Aku kembali tiduran. "Gue sama Rio udah baikan."
"Bagus itu! Salah pahamnya udah selesai?"
"Kalo udah baikan berarti udah selesai, pe'a!" aku berguling ke samping, "Sam, gue minta bantuan lo boleh ga? Tentang gue sama Rio."
"Boleh apa? Bantu apa? Gue siap bantu apa pun."
"Ah, ga jadi deh."
"Loh kenapa?"
Aku menggaruk kepalaku. Mengupil sedikit dan meper ke celana. Tidak ada yang lihat ini, jadi santai saja mengeluarkan kejorokanku.
"Abis lo gampang banget ngeiyain permintaan gue! Gue cu-ri-ga! Lo pasti punya motif tersembunyi?"
Sam mendesah di seberang, tapi bukan mendesah mesum.
"Motif gue ga jahat, Ab. Gue cuma ga mau aja, salah satu dari kalian ada yang berakhir kayak gue."
Aku terduduk lagi.
Berakhir seperti dia?
"Cepetan ngomongnya, Ab. Bantu apa? Gue ada tugas cuci piring sama ngepel hari ini."
"Ehm... bantu gue peka sama perasaan gue. Bisa?"

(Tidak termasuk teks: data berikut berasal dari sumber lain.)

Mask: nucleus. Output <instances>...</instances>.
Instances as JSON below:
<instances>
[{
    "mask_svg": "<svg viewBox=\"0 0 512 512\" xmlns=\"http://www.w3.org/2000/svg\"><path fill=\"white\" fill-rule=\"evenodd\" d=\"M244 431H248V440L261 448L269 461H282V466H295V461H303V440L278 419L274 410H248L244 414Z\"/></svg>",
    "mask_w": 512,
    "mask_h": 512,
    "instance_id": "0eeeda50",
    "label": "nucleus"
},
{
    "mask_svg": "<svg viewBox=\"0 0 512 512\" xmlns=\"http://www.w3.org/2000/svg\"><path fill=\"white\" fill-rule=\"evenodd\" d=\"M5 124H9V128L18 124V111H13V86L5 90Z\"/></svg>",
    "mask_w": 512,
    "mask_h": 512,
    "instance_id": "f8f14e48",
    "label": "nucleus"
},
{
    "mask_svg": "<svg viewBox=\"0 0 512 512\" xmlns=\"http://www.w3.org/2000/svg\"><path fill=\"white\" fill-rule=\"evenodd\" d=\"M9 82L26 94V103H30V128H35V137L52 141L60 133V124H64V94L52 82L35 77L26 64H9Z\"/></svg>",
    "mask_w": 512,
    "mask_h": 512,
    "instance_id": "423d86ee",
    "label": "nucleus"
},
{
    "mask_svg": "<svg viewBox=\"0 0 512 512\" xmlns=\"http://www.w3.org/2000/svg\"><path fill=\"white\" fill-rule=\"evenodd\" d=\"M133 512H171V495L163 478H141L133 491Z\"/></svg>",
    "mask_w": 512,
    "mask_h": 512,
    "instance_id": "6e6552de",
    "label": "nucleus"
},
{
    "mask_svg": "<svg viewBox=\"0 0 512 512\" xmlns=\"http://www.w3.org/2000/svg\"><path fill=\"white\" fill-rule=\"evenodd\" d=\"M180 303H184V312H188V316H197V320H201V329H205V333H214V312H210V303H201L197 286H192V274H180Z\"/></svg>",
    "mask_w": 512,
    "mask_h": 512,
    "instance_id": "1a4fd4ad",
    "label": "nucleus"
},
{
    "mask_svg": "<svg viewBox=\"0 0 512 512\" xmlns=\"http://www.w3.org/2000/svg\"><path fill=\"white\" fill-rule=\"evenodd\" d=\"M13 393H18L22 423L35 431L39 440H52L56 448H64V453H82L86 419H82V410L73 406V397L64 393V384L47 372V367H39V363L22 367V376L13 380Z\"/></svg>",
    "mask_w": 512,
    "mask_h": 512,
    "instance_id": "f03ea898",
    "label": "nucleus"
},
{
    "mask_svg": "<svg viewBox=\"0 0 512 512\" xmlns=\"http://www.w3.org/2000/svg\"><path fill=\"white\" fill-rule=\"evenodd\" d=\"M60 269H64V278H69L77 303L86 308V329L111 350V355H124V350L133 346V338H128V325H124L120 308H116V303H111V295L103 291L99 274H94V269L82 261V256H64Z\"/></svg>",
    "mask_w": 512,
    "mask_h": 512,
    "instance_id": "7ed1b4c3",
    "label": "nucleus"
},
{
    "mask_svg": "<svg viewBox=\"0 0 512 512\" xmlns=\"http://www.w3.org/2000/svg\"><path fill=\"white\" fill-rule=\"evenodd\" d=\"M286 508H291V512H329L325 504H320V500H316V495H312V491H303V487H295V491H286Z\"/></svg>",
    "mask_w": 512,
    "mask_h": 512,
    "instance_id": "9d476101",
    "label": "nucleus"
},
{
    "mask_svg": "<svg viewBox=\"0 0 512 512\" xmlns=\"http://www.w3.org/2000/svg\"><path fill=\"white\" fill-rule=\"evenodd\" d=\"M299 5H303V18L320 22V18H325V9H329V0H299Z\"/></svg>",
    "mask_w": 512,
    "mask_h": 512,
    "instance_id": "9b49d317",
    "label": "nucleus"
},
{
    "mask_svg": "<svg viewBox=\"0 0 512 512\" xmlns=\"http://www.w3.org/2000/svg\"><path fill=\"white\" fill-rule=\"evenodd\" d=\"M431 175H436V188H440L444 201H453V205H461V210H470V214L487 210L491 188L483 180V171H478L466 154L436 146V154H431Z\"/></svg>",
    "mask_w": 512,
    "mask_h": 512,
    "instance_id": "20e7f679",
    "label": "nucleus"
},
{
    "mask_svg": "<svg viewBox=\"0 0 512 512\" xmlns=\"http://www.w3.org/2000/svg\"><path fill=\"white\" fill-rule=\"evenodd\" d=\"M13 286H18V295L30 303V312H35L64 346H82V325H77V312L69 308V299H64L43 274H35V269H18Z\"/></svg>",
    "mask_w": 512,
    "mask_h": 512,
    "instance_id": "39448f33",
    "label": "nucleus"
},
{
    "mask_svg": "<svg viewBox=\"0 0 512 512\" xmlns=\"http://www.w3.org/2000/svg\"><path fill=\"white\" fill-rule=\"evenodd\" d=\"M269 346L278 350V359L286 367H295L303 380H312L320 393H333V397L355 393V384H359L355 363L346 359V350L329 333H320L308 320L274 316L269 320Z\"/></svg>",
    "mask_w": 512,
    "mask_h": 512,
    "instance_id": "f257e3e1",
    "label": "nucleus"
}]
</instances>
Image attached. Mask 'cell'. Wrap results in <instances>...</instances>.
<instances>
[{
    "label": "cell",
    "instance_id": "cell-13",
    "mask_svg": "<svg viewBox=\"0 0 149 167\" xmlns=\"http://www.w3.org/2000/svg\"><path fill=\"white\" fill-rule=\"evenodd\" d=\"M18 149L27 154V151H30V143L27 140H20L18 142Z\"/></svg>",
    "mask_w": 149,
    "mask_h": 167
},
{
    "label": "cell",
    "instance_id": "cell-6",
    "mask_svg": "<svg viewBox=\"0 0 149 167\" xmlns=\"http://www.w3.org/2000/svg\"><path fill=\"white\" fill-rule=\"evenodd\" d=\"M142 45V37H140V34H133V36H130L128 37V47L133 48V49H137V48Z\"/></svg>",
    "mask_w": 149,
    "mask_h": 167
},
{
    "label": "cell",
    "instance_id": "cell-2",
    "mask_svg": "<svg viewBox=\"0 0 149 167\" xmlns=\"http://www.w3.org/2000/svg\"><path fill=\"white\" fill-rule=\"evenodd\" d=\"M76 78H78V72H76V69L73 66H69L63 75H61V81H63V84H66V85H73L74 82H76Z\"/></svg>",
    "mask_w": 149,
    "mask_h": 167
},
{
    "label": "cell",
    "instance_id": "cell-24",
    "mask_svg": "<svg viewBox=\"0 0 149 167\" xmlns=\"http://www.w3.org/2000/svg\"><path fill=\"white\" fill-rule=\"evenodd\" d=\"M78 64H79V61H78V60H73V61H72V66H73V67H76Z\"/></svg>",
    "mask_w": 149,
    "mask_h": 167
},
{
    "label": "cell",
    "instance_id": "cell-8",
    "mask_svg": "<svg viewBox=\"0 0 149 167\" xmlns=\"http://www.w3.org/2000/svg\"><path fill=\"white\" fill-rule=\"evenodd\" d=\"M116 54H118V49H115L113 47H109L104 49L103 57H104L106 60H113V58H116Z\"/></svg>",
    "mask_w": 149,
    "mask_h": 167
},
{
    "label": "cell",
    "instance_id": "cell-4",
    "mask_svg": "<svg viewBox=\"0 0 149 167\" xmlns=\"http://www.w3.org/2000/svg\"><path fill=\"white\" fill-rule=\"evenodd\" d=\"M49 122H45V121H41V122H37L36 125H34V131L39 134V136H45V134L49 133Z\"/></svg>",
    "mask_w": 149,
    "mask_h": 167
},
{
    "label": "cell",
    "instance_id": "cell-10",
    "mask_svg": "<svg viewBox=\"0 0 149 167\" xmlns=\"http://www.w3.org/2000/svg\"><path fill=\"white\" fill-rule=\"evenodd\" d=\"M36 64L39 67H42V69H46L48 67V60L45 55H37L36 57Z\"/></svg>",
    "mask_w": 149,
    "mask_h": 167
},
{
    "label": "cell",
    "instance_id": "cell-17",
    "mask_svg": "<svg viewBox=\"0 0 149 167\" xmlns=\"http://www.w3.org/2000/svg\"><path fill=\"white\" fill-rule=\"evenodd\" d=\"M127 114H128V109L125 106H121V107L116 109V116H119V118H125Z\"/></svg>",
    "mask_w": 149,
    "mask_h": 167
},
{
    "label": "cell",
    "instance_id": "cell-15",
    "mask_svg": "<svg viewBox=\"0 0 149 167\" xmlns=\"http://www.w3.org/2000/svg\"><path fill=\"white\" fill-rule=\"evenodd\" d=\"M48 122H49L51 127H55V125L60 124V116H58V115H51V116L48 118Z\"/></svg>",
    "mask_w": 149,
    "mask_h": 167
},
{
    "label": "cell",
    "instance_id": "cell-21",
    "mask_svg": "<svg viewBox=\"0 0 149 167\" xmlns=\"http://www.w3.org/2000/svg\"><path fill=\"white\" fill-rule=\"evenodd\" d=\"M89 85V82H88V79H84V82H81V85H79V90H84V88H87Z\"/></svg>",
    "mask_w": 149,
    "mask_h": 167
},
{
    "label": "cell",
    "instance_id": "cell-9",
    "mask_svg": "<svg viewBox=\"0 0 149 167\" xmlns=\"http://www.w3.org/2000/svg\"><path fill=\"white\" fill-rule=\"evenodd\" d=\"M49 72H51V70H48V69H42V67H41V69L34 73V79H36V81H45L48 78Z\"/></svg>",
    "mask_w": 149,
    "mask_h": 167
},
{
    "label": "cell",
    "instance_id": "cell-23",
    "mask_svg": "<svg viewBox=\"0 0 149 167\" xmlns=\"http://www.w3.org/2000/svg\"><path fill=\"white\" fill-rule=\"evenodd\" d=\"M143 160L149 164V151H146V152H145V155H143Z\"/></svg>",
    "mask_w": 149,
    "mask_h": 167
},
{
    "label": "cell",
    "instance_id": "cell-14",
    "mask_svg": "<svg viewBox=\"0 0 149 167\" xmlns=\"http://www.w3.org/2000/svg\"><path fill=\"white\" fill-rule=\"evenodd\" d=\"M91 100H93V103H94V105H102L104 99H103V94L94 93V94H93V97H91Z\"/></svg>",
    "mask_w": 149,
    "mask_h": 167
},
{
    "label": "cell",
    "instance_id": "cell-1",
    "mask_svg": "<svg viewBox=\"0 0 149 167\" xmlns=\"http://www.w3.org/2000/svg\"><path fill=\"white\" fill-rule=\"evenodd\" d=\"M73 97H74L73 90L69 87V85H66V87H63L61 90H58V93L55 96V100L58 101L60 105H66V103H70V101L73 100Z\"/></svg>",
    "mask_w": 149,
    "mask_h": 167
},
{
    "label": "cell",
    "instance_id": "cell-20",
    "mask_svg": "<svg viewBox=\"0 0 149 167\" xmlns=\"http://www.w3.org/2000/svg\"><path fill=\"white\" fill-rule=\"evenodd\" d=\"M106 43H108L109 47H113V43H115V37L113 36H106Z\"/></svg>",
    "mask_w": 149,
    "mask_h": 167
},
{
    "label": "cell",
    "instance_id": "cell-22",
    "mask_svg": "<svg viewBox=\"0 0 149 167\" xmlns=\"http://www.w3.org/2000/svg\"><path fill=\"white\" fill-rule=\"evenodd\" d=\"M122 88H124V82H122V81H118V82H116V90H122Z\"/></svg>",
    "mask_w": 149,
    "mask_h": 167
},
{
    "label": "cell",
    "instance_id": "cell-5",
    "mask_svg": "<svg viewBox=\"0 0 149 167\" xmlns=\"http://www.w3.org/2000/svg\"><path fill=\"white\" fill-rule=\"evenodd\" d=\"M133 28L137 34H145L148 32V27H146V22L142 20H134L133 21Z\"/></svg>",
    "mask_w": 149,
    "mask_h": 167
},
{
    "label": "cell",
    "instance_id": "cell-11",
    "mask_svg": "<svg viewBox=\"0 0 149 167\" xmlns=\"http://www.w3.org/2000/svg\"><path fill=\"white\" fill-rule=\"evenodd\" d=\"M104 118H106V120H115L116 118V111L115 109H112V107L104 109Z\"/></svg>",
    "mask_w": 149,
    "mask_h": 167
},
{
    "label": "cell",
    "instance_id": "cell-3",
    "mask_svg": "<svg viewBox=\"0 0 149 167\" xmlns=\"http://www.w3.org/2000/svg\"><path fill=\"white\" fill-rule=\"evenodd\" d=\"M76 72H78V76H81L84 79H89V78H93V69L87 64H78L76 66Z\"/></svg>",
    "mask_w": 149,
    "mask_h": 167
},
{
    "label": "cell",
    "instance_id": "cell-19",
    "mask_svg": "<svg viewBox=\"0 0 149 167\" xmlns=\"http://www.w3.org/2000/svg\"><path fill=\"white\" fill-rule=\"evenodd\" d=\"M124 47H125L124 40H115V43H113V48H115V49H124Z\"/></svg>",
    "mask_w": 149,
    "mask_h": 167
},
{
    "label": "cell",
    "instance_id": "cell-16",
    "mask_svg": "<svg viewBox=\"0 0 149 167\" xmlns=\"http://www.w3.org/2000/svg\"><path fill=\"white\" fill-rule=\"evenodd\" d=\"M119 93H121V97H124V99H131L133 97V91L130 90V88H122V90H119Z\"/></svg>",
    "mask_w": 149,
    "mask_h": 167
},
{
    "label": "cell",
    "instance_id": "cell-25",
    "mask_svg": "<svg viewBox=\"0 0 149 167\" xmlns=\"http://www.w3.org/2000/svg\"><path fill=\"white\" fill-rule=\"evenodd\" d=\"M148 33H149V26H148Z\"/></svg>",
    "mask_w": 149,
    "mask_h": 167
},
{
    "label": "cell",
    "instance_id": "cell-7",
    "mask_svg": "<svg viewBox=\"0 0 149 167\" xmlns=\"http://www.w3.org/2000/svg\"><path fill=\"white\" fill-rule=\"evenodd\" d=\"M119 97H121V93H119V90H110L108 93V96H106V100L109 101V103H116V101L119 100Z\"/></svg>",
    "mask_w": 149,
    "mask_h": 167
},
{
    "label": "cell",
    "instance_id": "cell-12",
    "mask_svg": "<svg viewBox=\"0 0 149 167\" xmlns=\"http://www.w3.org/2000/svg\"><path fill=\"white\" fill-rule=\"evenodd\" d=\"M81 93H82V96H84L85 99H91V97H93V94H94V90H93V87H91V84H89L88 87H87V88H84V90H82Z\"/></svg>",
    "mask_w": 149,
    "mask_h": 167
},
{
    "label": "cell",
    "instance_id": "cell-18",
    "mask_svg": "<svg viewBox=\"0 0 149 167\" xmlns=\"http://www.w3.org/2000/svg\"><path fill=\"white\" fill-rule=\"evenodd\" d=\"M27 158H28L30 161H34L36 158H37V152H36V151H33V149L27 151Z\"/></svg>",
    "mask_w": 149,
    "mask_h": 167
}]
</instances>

Tidak ada suara yang menyambutku dari nomor Sam.
"Itu hal yang pengen gue lakuin sejak ketemu sama lo."
"Lo penuh rahasia. Sam, kalo lo ada masalah, ceritain juga sama gue. Oke?"

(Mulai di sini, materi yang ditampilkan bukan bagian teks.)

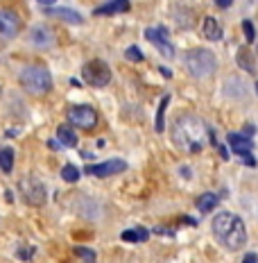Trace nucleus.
<instances>
[{"label":"nucleus","mask_w":258,"mask_h":263,"mask_svg":"<svg viewBox=\"0 0 258 263\" xmlns=\"http://www.w3.org/2000/svg\"><path fill=\"white\" fill-rule=\"evenodd\" d=\"M27 41H30V46L39 48V50H46V48L54 46V32L48 25H34V27H30Z\"/></svg>","instance_id":"8"},{"label":"nucleus","mask_w":258,"mask_h":263,"mask_svg":"<svg viewBox=\"0 0 258 263\" xmlns=\"http://www.w3.org/2000/svg\"><path fill=\"white\" fill-rule=\"evenodd\" d=\"M125 57H127L129 62H136V64H138V62H143V52H141V50H138V48H136V46L127 48V50H125Z\"/></svg>","instance_id":"24"},{"label":"nucleus","mask_w":258,"mask_h":263,"mask_svg":"<svg viewBox=\"0 0 258 263\" xmlns=\"http://www.w3.org/2000/svg\"><path fill=\"white\" fill-rule=\"evenodd\" d=\"M170 136L174 147L184 155H197L208 143L206 123L193 114H181L179 118H174L170 125Z\"/></svg>","instance_id":"1"},{"label":"nucleus","mask_w":258,"mask_h":263,"mask_svg":"<svg viewBox=\"0 0 258 263\" xmlns=\"http://www.w3.org/2000/svg\"><path fill=\"white\" fill-rule=\"evenodd\" d=\"M202 34L208 41H220L222 39V25H220V21L213 18V16H206L204 23H202Z\"/></svg>","instance_id":"13"},{"label":"nucleus","mask_w":258,"mask_h":263,"mask_svg":"<svg viewBox=\"0 0 258 263\" xmlns=\"http://www.w3.org/2000/svg\"><path fill=\"white\" fill-rule=\"evenodd\" d=\"M48 145H50V150H59V141H48Z\"/></svg>","instance_id":"28"},{"label":"nucleus","mask_w":258,"mask_h":263,"mask_svg":"<svg viewBox=\"0 0 258 263\" xmlns=\"http://www.w3.org/2000/svg\"><path fill=\"white\" fill-rule=\"evenodd\" d=\"M243 263H258V256L254 254V252H249V254H245V259Z\"/></svg>","instance_id":"26"},{"label":"nucleus","mask_w":258,"mask_h":263,"mask_svg":"<svg viewBox=\"0 0 258 263\" xmlns=\"http://www.w3.org/2000/svg\"><path fill=\"white\" fill-rule=\"evenodd\" d=\"M215 5L222 9H227V7H231V0H215Z\"/></svg>","instance_id":"27"},{"label":"nucleus","mask_w":258,"mask_h":263,"mask_svg":"<svg viewBox=\"0 0 258 263\" xmlns=\"http://www.w3.org/2000/svg\"><path fill=\"white\" fill-rule=\"evenodd\" d=\"M18 191H21V197L27 202L30 206H43L46 204V189L39 179L34 177H23L18 184Z\"/></svg>","instance_id":"6"},{"label":"nucleus","mask_w":258,"mask_h":263,"mask_svg":"<svg viewBox=\"0 0 258 263\" xmlns=\"http://www.w3.org/2000/svg\"><path fill=\"white\" fill-rule=\"evenodd\" d=\"M46 14L48 16H57V18L66 21V23H73V25L82 23V16L77 12H73V9H66V7H48Z\"/></svg>","instance_id":"14"},{"label":"nucleus","mask_w":258,"mask_h":263,"mask_svg":"<svg viewBox=\"0 0 258 263\" xmlns=\"http://www.w3.org/2000/svg\"><path fill=\"white\" fill-rule=\"evenodd\" d=\"M184 66L193 78L197 80H204V78H211L217 68V62H215V54L206 48H193V50L186 52L184 57Z\"/></svg>","instance_id":"3"},{"label":"nucleus","mask_w":258,"mask_h":263,"mask_svg":"<svg viewBox=\"0 0 258 263\" xmlns=\"http://www.w3.org/2000/svg\"><path fill=\"white\" fill-rule=\"evenodd\" d=\"M57 139L62 145H68V147H75L77 145V134H75L70 127H66V125H62V127L57 129Z\"/></svg>","instance_id":"16"},{"label":"nucleus","mask_w":258,"mask_h":263,"mask_svg":"<svg viewBox=\"0 0 258 263\" xmlns=\"http://www.w3.org/2000/svg\"><path fill=\"white\" fill-rule=\"evenodd\" d=\"M57 0H39V5H54Z\"/></svg>","instance_id":"29"},{"label":"nucleus","mask_w":258,"mask_h":263,"mask_svg":"<svg viewBox=\"0 0 258 263\" xmlns=\"http://www.w3.org/2000/svg\"><path fill=\"white\" fill-rule=\"evenodd\" d=\"M12 168H14V152L9 150V147H3V150H0V171L9 175Z\"/></svg>","instance_id":"20"},{"label":"nucleus","mask_w":258,"mask_h":263,"mask_svg":"<svg viewBox=\"0 0 258 263\" xmlns=\"http://www.w3.org/2000/svg\"><path fill=\"white\" fill-rule=\"evenodd\" d=\"M21 30V18L14 12H0V36L14 39Z\"/></svg>","instance_id":"11"},{"label":"nucleus","mask_w":258,"mask_h":263,"mask_svg":"<svg viewBox=\"0 0 258 263\" xmlns=\"http://www.w3.org/2000/svg\"><path fill=\"white\" fill-rule=\"evenodd\" d=\"M21 86L32 96H43V93L52 89V78L48 73V68L32 64L21 70Z\"/></svg>","instance_id":"4"},{"label":"nucleus","mask_w":258,"mask_h":263,"mask_svg":"<svg viewBox=\"0 0 258 263\" xmlns=\"http://www.w3.org/2000/svg\"><path fill=\"white\" fill-rule=\"evenodd\" d=\"M82 78H84L86 84L100 89V86H107L109 82H111V68H109L107 62H102V59H93V62L84 64Z\"/></svg>","instance_id":"5"},{"label":"nucleus","mask_w":258,"mask_h":263,"mask_svg":"<svg viewBox=\"0 0 258 263\" xmlns=\"http://www.w3.org/2000/svg\"><path fill=\"white\" fill-rule=\"evenodd\" d=\"M129 9V0H113V3L104 5V7L95 9V16H109V14H118V12H127Z\"/></svg>","instance_id":"15"},{"label":"nucleus","mask_w":258,"mask_h":263,"mask_svg":"<svg viewBox=\"0 0 258 263\" xmlns=\"http://www.w3.org/2000/svg\"><path fill=\"white\" fill-rule=\"evenodd\" d=\"M229 145H231V150L240 157H249V152L254 150L251 139L249 136H243V134H229Z\"/></svg>","instance_id":"12"},{"label":"nucleus","mask_w":258,"mask_h":263,"mask_svg":"<svg viewBox=\"0 0 258 263\" xmlns=\"http://www.w3.org/2000/svg\"><path fill=\"white\" fill-rule=\"evenodd\" d=\"M213 234L220 240V245H224L231 252H238L247 243V229L243 218L231 211H222L213 218Z\"/></svg>","instance_id":"2"},{"label":"nucleus","mask_w":258,"mask_h":263,"mask_svg":"<svg viewBox=\"0 0 258 263\" xmlns=\"http://www.w3.org/2000/svg\"><path fill=\"white\" fill-rule=\"evenodd\" d=\"M120 238L125 243H143V240H147V229H127V232L120 234Z\"/></svg>","instance_id":"17"},{"label":"nucleus","mask_w":258,"mask_h":263,"mask_svg":"<svg viewBox=\"0 0 258 263\" xmlns=\"http://www.w3.org/2000/svg\"><path fill=\"white\" fill-rule=\"evenodd\" d=\"M256 91H258V82H256Z\"/></svg>","instance_id":"30"},{"label":"nucleus","mask_w":258,"mask_h":263,"mask_svg":"<svg viewBox=\"0 0 258 263\" xmlns=\"http://www.w3.org/2000/svg\"><path fill=\"white\" fill-rule=\"evenodd\" d=\"M170 105V96H163V100H161V105H158V111H156V132L161 134L163 129H166V109Z\"/></svg>","instance_id":"19"},{"label":"nucleus","mask_w":258,"mask_h":263,"mask_svg":"<svg viewBox=\"0 0 258 263\" xmlns=\"http://www.w3.org/2000/svg\"><path fill=\"white\" fill-rule=\"evenodd\" d=\"M75 254L82 256V261H86V263H95V252L89 248H75Z\"/></svg>","instance_id":"23"},{"label":"nucleus","mask_w":258,"mask_h":263,"mask_svg":"<svg viewBox=\"0 0 258 263\" xmlns=\"http://www.w3.org/2000/svg\"><path fill=\"white\" fill-rule=\"evenodd\" d=\"M243 30H245V39L249 43L256 39V30H254V25H251V21H243Z\"/></svg>","instance_id":"25"},{"label":"nucleus","mask_w":258,"mask_h":263,"mask_svg":"<svg viewBox=\"0 0 258 263\" xmlns=\"http://www.w3.org/2000/svg\"><path fill=\"white\" fill-rule=\"evenodd\" d=\"M238 64L243 66L245 70H249V73L254 70V64H251V59H249V52L243 50V48H240V52H238Z\"/></svg>","instance_id":"22"},{"label":"nucleus","mask_w":258,"mask_h":263,"mask_svg":"<svg viewBox=\"0 0 258 263\" xmlns=\"http://www.w3.org/2000/svg\"><path fill=\"white\" fill-rule=\"evenodd\" d=\"M145 36L150 39L152 43H154V48L158 52L163 54V57H174V48H172V43H170V39H168V32L163 30V27H147L145 30Z\"/></svg>","instance_id":"9"},{"label":"nucleus","mask_w":258,"mask_h":263,"mask_svg":"<svg viewBox=\"0 0 258 263\" xmlns=\"http://www.w3.org/2000/svg\"><path fill=\"white\" fill-rule=\"evenodd\" d=\"M215 204H217V195L215 193H204V195H200V200H197V209H200L202 213L213 211L215 209Z\"/></svg>","instance_id":"18"},{"label":"nucleus","mask_w":258,"mask_h":263,"mask_svg":"<svg viewBox=\"0 0 258 263\" xmlns=\"http://www.w3.org/2000/svg\"><path fill=\"white\" fill-rule=\"evenodd\" d=\"M68 120L70 125H75L80 129H93L97 125V114L89 105H77V107H70Z\"/></svg>","instance_id":"7"},{"label":"nucleus","mask_w":258,"mask_h":263,"mask_svg":"<svg viewBox=\"0 0 258 263\" xmlns=\"http://www.w3.org/2000/svg\"><path fill=\"white\" fill-rule=\"evenodd\" d=\"M127 168V163L123 159H109V161H102V163H93V166L86 168L89 175H95V177H111V175H118Z\"/></svg>","instance_id":"10"},{"label":"nucleus","mask_w":258,"mask_h":263,"mask_svg":"<svg viewBox=\"0 0 258 263\" xmlns=\"http://www.w3.org/2000/svg\"><path fill=\"white\" fill-rule=\"evenodd\" d=\"M62 179L68 184H75L80 179V171L73 166V163H66V166L62 168Z\"/></svg>","instance_id":"21"}]
</instances>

"Udah, Ab? Udah telponnya ya. Gue putus nih, cucian piring gue banyak."
Tut-tut-tut
Telponnya sudah terputus.
Sam tidak mengiyakan tawaranku. Aku menguap setelah itu memijat pelipisku.
"A ... a ... ah! Intinya! Ciuman kita waktu itu bukan kesalahan atau ketidaksengajaan."
Aku tersenyum mengingat perkataan Rio.
"Ciuman kayak dulu itu ... kita bakal ngelakuinnya lagi saat gue siap,"
Kalimat itu membekas di otakku. Aku belum sepenuhnya yakin bahwa Rio menyukaiku, dia 'kan pacarnya ada di mana-mana.
Aku tidak mau dipermainkan.
Entah kenapa, aku senang melihat tingkah Rio hari ini. Mamah suka nyebut Lita unyu.
Ya, hari ini aku bisa sebut tingkah Rio unyu banget.
Selesai menelepon Sam yang sekarang sedang cuci piring, aku keluar kamar untuk balik ke perpustakaan.
Mengerjakan soal sebanyak seratus dan harus di kumpulkan besok pagi.